The narrative that Pakistan has acted consistently against all terrorist groups on our soil is essentially an establishment-driven one that has been internalised by our media and politicians. It basically centres round the victim card (human and economic losses because of the war on terror) and papers over if not categorically denies any presence of the Afghan Taliban or Haqqani Network on our soil. This flies in the face of innumerable reports over the years of the Afghan Taliban's Quetta Shura and the Haqqani presence in FATA. Our insistence on our innocence in this matter has only widened the perception gap between what we claim and what the world believes.
Our civilian and military leaders have put their heads together and come out with a restrained response to Trump's calling us out, followed by suspension of security-related aid and the outstanding reimbursements under the Coalition Support Funds, unless we move against and deny the Afghan insurgents their safe rear base areas inside Pakistan. That restraint does not extend to ministers individually and the commentariat generally. Defiant chest thumping may prove cathartic in the short run, but will not help our cause in the long term.
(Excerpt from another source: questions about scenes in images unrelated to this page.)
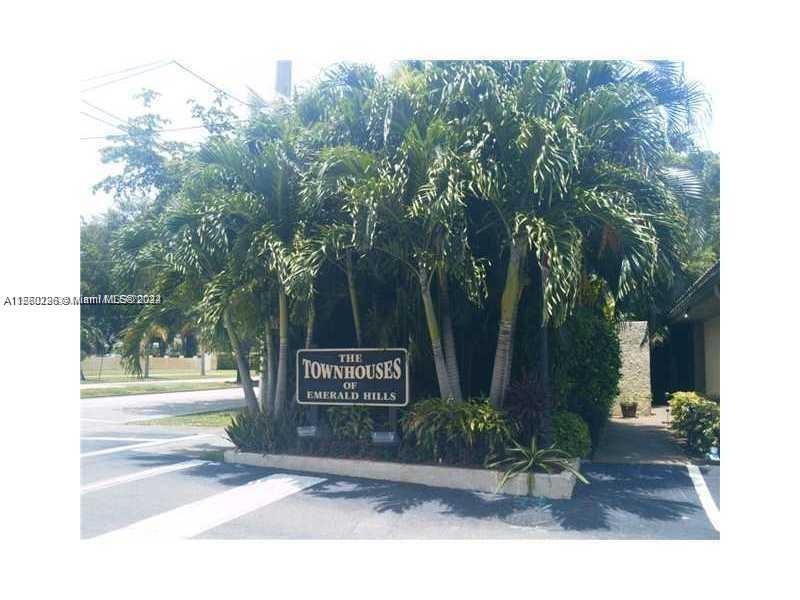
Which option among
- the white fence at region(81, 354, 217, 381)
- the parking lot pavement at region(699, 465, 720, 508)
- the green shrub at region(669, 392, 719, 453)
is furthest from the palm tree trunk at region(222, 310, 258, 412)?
the green shrub at region(669, 392, 719, 453)

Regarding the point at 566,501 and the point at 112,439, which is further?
the point at 112,439

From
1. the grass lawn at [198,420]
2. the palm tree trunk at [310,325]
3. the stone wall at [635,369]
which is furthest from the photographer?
the stone wall at [635,369]

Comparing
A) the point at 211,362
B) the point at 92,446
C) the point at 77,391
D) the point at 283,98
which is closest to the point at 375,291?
the point at 283,98

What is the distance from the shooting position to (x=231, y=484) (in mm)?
8445

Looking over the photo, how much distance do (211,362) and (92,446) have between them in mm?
19429

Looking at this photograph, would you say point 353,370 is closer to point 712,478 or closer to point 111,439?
point 712,478

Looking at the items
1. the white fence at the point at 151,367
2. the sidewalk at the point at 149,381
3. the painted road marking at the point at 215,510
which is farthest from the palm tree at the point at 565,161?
the sidewalk at the point at 149,381

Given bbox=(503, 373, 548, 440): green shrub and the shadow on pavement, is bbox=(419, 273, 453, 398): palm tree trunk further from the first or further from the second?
the shadow on pavement

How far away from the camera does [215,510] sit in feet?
24.1

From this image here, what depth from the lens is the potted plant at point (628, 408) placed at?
1547 centimetres

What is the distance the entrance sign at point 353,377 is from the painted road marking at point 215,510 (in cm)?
117

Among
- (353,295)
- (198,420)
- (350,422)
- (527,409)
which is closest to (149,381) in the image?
(198,420)

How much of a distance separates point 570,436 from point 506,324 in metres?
1.84

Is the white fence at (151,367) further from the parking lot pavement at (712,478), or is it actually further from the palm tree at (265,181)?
the parking lot pavement at (712,478)
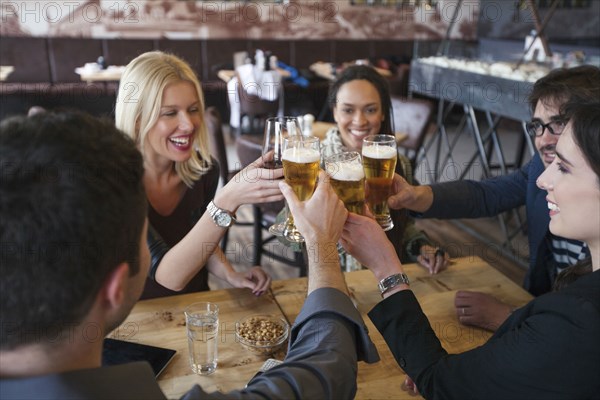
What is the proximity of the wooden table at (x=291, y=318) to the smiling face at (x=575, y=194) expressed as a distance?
17.6 inches

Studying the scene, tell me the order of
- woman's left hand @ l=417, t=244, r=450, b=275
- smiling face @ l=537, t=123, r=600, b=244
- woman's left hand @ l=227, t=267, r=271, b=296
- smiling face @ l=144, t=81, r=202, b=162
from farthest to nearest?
smiling face @ l=144, t=81, r=202, b=162 → woman's left hand @ l=417, t=244, r=450, b=275 → woman's left hand @ l=227, t=267, r=271, b=296 → smiling face @ l=537, t=123, r=600, b=244

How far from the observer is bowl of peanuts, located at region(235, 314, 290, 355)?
1.27m

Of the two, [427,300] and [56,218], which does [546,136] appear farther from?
[56,218]

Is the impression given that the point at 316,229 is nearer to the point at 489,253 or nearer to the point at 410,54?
the point at 489,253

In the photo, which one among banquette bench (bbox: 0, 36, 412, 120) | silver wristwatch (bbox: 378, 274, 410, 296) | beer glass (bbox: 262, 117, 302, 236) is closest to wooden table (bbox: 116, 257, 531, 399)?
silver wristwatch (bbox: 378, 274, 410, 296)

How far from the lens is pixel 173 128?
1.88 metres

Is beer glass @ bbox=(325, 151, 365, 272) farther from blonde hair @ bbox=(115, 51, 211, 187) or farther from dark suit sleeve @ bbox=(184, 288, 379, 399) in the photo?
blonde hair @ bbox=(115, 51, 211, 187)

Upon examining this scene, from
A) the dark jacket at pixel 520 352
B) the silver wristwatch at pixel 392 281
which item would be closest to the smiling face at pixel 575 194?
the dark jacket at pixel 520 352

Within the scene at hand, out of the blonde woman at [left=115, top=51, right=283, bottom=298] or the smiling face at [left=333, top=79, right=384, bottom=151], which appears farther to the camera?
the smiling face at [left=333, top=79, right=384, bottom=151]

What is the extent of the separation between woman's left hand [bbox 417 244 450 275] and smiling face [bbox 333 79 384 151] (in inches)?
28.3

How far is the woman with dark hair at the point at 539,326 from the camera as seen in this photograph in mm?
938

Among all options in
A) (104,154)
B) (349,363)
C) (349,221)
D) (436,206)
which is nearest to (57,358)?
(104,154)

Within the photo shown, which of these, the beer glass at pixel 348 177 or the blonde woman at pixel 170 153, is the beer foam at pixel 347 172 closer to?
the beer glass at pixel 348 177

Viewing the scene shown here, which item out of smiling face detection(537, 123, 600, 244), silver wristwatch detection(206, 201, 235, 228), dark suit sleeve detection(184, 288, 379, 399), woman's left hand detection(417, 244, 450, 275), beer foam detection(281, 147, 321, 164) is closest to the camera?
dark suit sleeve detection(184, 288, 379, 399)
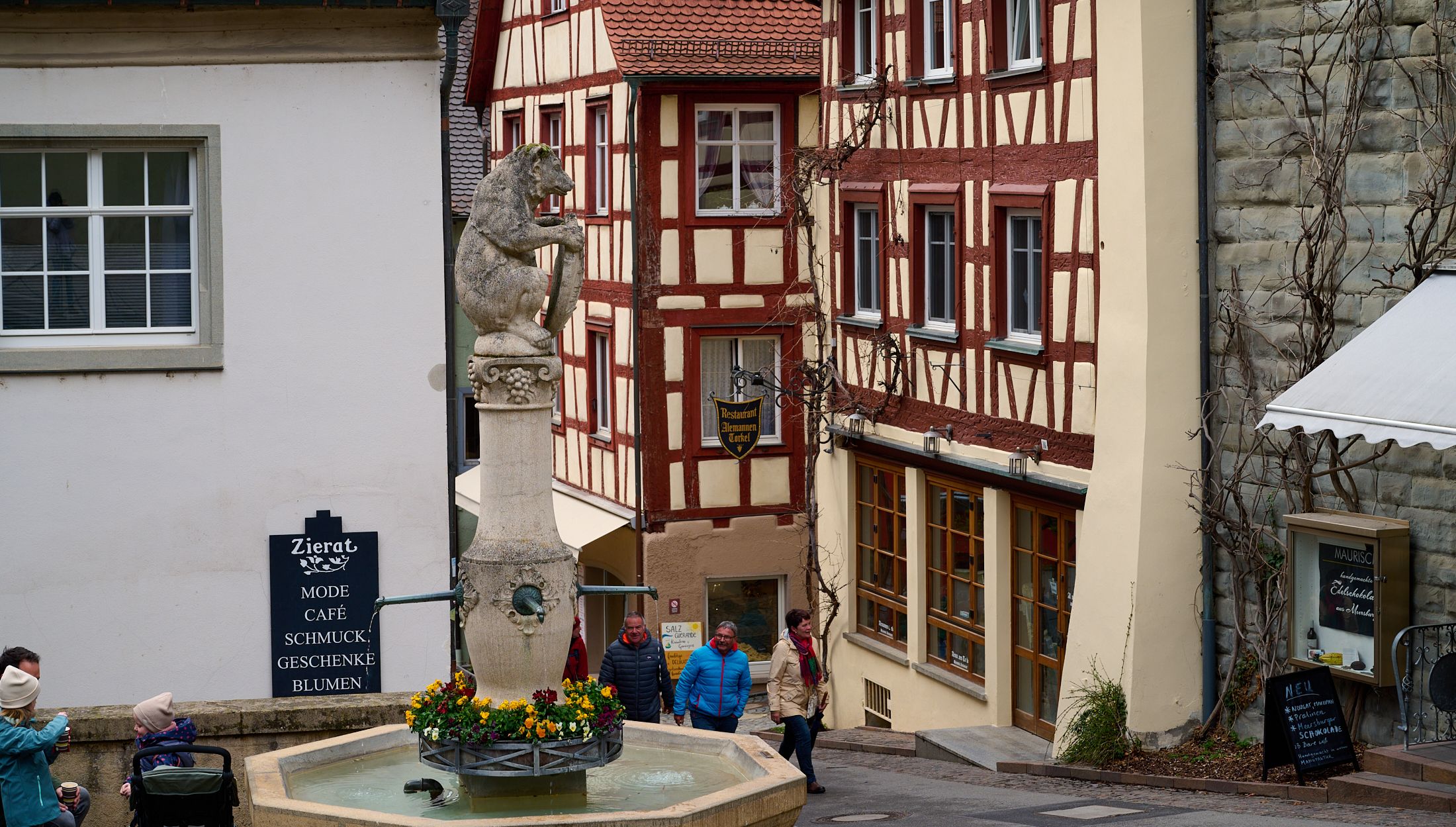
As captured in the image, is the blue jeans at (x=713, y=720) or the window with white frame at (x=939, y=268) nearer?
the blue jeans at (x=713, y=720)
What is at stake for both sides of the estranged alliance? For the US, the supply and logistics routes that run through Pakistan are not to be sneezed at when the costs and difficulties of all other available options are totted up. For the longer term, Washington, and particularly the Pentagon, would not like to push things to a point where whatever is left of the troubled relationship implodes. This is because in the region Pakistan is located in, its army is the biggest, most battle-hardened, professional force in the Muslim world. No mean asset that if the troubled landscape of the region is taken into account. The Pakistan armed forces remain in Washington's (and particularly the Pentagon's) eyes as a force for pursuing US and western interests in the region and beyond. For Pakistan, the brave rhetoric emanating from our leaders and commentators notwithstanding, estrangement from the US can have strategic, economic and financial costs. Strategically, if the relationship breaks down irredeemably, the dynamic at work in the region could leave Pakistan even more dependent on close neighbourly friends such as Saudi Arabia, China, Russia and Turkey. While these countries can provide short term palliatives economically and financially, they cannot replace the clout that Washington exerts on the international financial institutions and financial markets. Both conventional soft financing from the former and harder commercial finance from the latter could be squeezed at Washington's behest. Given the state of our economy and the projected need for big external deficit financing this year, these portents bode ill.
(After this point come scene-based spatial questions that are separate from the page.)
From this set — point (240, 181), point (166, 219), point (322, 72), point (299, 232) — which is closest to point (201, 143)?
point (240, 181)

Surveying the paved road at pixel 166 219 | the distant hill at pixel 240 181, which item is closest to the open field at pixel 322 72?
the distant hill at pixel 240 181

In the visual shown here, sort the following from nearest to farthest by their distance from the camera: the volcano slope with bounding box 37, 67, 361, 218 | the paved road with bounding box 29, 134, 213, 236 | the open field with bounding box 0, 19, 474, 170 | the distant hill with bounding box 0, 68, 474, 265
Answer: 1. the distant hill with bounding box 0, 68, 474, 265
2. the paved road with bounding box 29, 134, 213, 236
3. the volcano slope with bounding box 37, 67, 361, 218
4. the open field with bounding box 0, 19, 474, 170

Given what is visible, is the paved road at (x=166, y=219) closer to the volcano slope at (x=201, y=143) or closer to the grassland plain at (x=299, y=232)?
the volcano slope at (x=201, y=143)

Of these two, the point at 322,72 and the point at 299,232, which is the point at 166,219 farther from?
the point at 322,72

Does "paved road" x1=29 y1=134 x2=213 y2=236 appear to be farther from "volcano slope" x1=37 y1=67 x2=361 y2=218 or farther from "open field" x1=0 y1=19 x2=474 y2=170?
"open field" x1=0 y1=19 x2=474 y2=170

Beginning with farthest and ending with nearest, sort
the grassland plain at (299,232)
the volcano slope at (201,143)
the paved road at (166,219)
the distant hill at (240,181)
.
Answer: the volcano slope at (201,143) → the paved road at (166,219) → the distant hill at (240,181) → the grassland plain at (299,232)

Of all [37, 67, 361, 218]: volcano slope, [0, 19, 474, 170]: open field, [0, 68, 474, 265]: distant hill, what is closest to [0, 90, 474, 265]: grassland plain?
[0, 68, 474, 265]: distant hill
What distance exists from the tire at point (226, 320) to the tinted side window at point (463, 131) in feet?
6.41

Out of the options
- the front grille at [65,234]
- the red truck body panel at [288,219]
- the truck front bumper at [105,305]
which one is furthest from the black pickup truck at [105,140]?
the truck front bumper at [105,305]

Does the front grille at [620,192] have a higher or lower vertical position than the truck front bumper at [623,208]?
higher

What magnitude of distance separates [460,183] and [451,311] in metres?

Those who shout the loudest in support of defiance and cutting off ties with the US are the emptiest vessels when it comes to remedies for our dependent economy in such a scenario. Defiance or departure from Washington's embrace only becomes viable if our model of economic development and management of the economy is weaned off the drip it has always depended on. That however, would require nothing less than a revolution to change the existing dependent model to one that can incrementally carve out space for independence and real sovereignty.
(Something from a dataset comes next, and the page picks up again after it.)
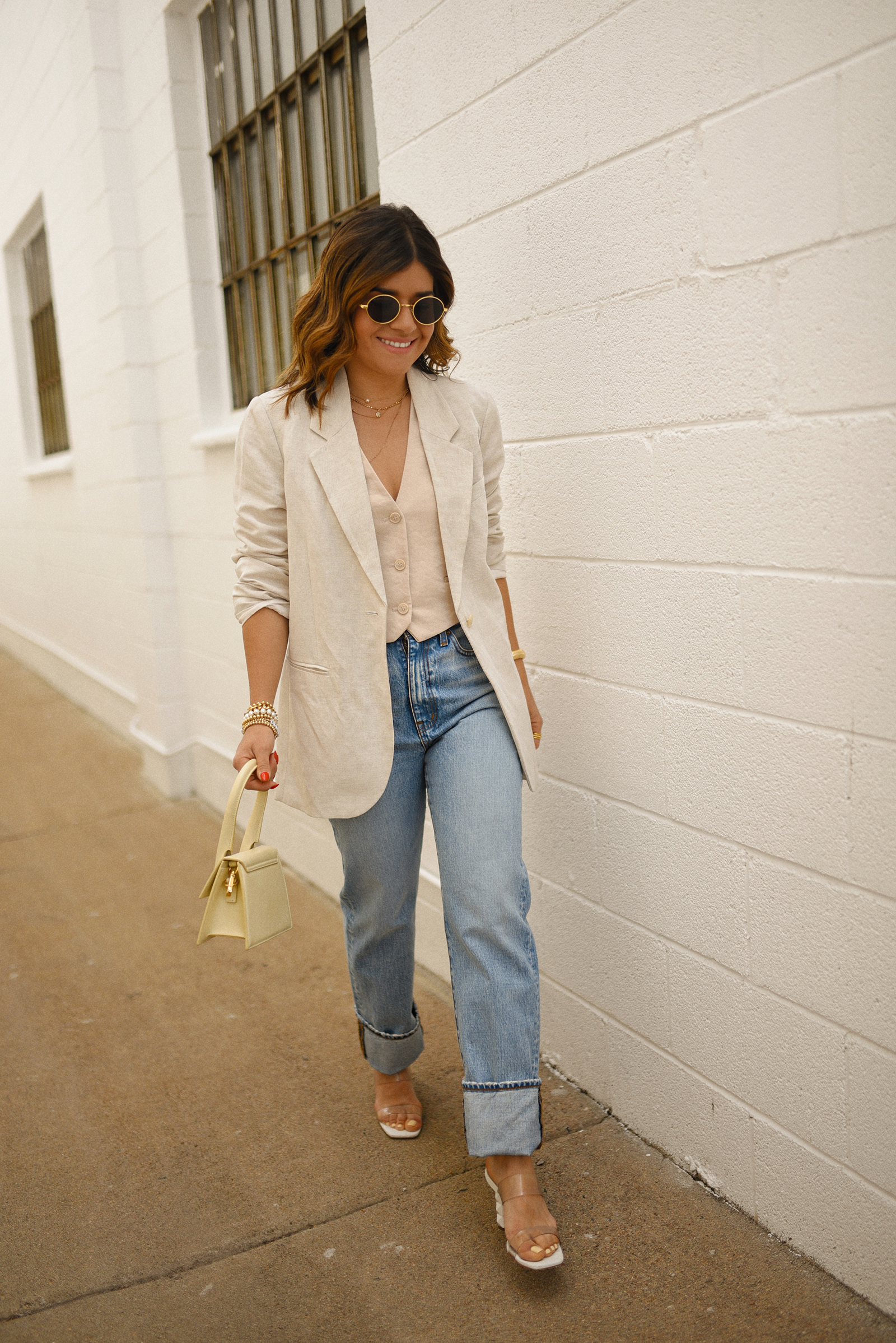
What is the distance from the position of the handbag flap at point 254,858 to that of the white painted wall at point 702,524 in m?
0.80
Since that prospect is nowhere in sight, logically we had better reconcile ourselves for the present to working with the Americans to soften the sharp corners of disagreement and divergence, work our influence to bring the Afghan insurgents to the negotiating table in demonstrable fashion, and thereby pave the way for a peaceful settlement of the long running Afghan conflict. Anything less promises perhaps unprecedented pain and losses. The choices, patriotism aside, are stark and unmistakable.